Workers and campaigners against cuts will not just go on strike but are beginning to pose the question of standing in local council elections, not against Jeremy Corbyn but the right wing that are in the process of stabbing him in the back by implementing Tory cuts.
We will not stand against Corbyn or committed Corbyn supporters, particularly where they are actively opposing and refusing to carry through the cuts.
But no such undertaking can or should be given to those carrying out cuts, especially while the right-wing continues to control not just the Labour machine but also most Labour councils.
At the same time, we will assist in every way in supporting the genuine fighting left within the Labour Party to effect real change. This is what we did in the general election when we were thanked by many Labour supporters for active support for Corbyn.
We correctly predicted that Corbyn could 'win' or dramatically improve his support on a radical programme. This approach offers the possibility of assisting the powerful urge for change at the base of the labour movement.
Momentum, despite claims to a mass membership, has not mobilised the potential for constitutional and political change. Consequently, there is a real danger that these new members can drift away, thereby strengthening the right wing.

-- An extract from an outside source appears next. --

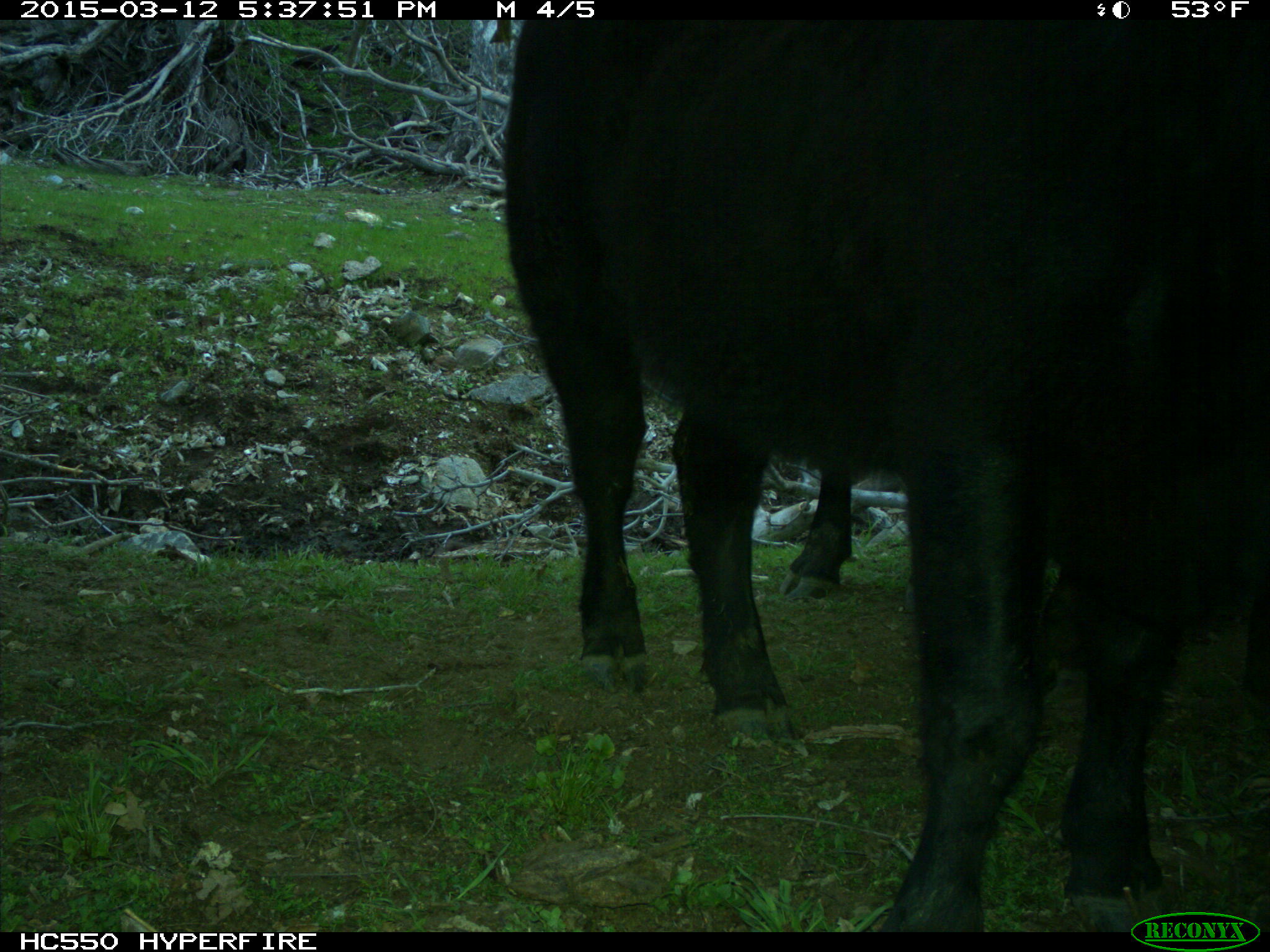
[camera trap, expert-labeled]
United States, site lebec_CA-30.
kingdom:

The civil war goes on and the right as yet are not completely defeated. However, they can be through consistent struggle at the top and bottom of the labour movement.
But one thing is clear: this will not be achieved by the methods of the IMT, which passes for a 'Marxist' force. They are commentators, and bad commentators at that, who have little influence amongst young people, workers, or in the trade unions.
In contrast, the position of the Socialist Party offers a way to continue the battle to transform Labour into a mass fighting force.